Wednesday, May 7, 2014

Review: Longing by J.D. Landis

Landis, J.D., Longing
Snowbooks (March 1, 2005)
416 pages
ISBN-10: 1905005059
ISBN-13: 978-1905005055


An ordinary novelist would be embarrassed to write a story as  overflowing with coincidence and melodrama as the true story of Robert and Clara Schumann. But such qualms do not apply to J. D. Landis, whose Longing, a “novelization” of their story, is based on unimpeachable sources—letters, diaries, court documents and similar materials. Truth, once again, seems stranger than  fiction.

Bored as a law student, Robert quits university and moves into the home of piano teacher Friederick Wieck, who has an eye for talent and promises to make him into a great concert pianist in only a few years. In the Wieck house Robert meets one of the daughters, the extraordinary Clara, age eleven, who is preparing for her first concert tour, which will take her  to Paris, then to Weimar to play for Germany’s greatest  poet, Goethe. Robert becomes impatient with his progress and tries a wooden finger-stretching machine. It damages a nerve in his left hand, in one blow putting an end to his future as a concert pianist. Still, he continues to study with Wieck, now as a composition student.

As Clara grows into adolescence, the two young people fall in love; but when her father finds out, he is furious, certain that Clara’s career will end if she marries this ex-piano student who offers her nothing but empty dreams of writing music for a living. Wieck angrily forbids Clara to see Robert and warns Robert that he will shoot him if he finds him approaching Clara again. For several years the lovers struggle to maintain their relationship by passing love-notes via sympathetic servants, managing only a few clandestine meetings. Finally, seeing Wieck reject all their efforts at peace-making, they sue in court for the right to marry without his approval. Wieck responds by sending venemous letters to friends and business contacts in an effort to besmirch Robert’s character and Clara’s musical abilities. EventuallyWieck loses the court case, is sentenced to a short jail term, and the lovers marry.

The marriage of Robert and Clara Schumann inaugurates one of the most remarkable artistic collaborations in history, with  Clara, one of the greatest pianists of her century, providing financial and emotional support to, and on concert stages  tirelessly promoting the music of, Robert, one of the greatest composers of his century. The collaboration is not only artistic; it produces eight children in the space of thirteen years.

Even during her years of child-bearing and domesticity, Clara continues her concert career, always successful, always a sensation, achieving enough credibility that her innovations on the concert stage—playing from memory, eliminating cheap entertainment acts, programming only music by the great composers—transform concert recitals and set the template that is still used  today. For Robert recognition comes much more slowly. While he associates with great musical figures such as Mendelssohn, Liszt and Chopin, he fails to gain much acceptance with the general public until many years after his death.

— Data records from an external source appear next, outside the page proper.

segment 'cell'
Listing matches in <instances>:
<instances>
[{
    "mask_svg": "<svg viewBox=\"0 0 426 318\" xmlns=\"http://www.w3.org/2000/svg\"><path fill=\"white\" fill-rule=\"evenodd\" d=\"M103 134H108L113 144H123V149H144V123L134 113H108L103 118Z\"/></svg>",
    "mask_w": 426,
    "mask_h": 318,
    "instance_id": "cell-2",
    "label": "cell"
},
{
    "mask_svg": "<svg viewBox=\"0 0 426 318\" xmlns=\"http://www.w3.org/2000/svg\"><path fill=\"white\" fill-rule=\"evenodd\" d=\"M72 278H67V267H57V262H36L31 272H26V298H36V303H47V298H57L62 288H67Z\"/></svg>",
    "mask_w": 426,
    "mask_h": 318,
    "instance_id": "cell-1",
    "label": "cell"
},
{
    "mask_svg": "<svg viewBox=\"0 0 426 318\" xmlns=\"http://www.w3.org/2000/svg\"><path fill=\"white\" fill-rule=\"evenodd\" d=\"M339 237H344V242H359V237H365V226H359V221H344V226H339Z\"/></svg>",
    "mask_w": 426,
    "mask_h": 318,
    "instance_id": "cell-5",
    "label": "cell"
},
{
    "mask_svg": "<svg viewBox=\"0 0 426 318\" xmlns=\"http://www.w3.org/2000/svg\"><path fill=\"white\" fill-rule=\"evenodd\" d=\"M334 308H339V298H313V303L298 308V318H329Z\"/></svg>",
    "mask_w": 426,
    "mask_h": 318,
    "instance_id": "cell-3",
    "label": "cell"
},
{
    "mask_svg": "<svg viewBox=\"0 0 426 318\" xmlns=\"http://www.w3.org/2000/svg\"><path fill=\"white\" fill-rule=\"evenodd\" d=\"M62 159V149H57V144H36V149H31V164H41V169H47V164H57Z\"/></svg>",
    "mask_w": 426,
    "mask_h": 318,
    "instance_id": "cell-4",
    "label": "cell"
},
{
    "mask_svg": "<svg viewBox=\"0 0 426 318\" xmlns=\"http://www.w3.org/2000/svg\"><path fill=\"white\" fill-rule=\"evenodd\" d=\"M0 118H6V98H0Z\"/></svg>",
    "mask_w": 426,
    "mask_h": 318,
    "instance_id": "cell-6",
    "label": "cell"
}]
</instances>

One morning there is a knock on the door of the Schumann house. It is a handsome young man carrying a knapsack full of his own compositions, come to pay tribute to his hero, Doctor Schumann. Robert invites him in and asks him to play something he has written. After hearing only a few bars, Robert tells him to stop and excitedly calls Clara from the other room. They invite the young man to stay with them for several days. His name is Johannes Brahms.

For many years Robert has been suffering from mental instability, but the disturbances are increasing, the hallucinations are getting harder to ward off. One rainy February night he runs out of the house in his dressing gown, races down to the Rhine, throws his wedding ring into the icy water and jumps in after it. Fishermen rescue him, and he is taken home. He asks to be taken to a mental asylum, saying he is afraid he might harm his wife and children. Brahms rushes back from Hamburg to help Clara take care of the household and the children. Although the asylum is only twenty miles away, on the advice of the doctors Clara does not visit Robert until a day or two before he dies. Clara and Johannes fall in love, but after Robert’s death they decide not to marry. They become the closest friends for the rest of their lives. Within months of Clara’s death, Brahms also dies.

Has the life of any artist offered richer material for books or movies? Hollywood did a creditable job in 1942 with Song of Love starring Catherine Hepburn as Clara, and more recently German cinema has made several attempts. But it took author J.D. Landis to give the story the treatment it deserves. From the mass of original documents he creates a gripping narrative that takes the reader into the Schumann home where you see things from such an intimate perspective that you are left feeling like a close friend of the family.


Landis’s style is sophisticated and literate, always finding the well chosen word, bold enough to use, where necessary, language that rises above our daily humdrum vocabulary. Now and again an historical personage has their moment on the stage, as do some historical events; and where an obscure reference, a point of law, or some oddity can use clarification, Landis supplies a helpful footnote. In a word, the book is a joy to read. Everyone who finishes it will feel compelled to search out, and listen afresh to, the music of Robert and Clara Schumann.